Data shown:

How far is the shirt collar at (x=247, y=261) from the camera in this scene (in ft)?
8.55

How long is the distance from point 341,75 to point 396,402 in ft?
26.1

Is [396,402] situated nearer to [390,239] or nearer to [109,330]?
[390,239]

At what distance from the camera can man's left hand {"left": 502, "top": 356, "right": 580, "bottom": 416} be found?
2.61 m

Exercise task:
Please copy out all of the data above line for line, shifting every distance and point coordinate given in the answers by -97 and leaving everything else unchanged.

Task answer:
How far is the shirt collar at (x=247, y=261) from the camera in this scene (in ft)?
-88.45

How long is the distance from point 341,75 to point 396,402 in ft?
-70.9

Is [396,402] situated nearer to [390,239] or nearer to [109,330]?
[293,142]

At what distance from the camera can man's left hand {"left": 502, "top": 356, "right": 580, "bottom": 416} be found?
-94.39 m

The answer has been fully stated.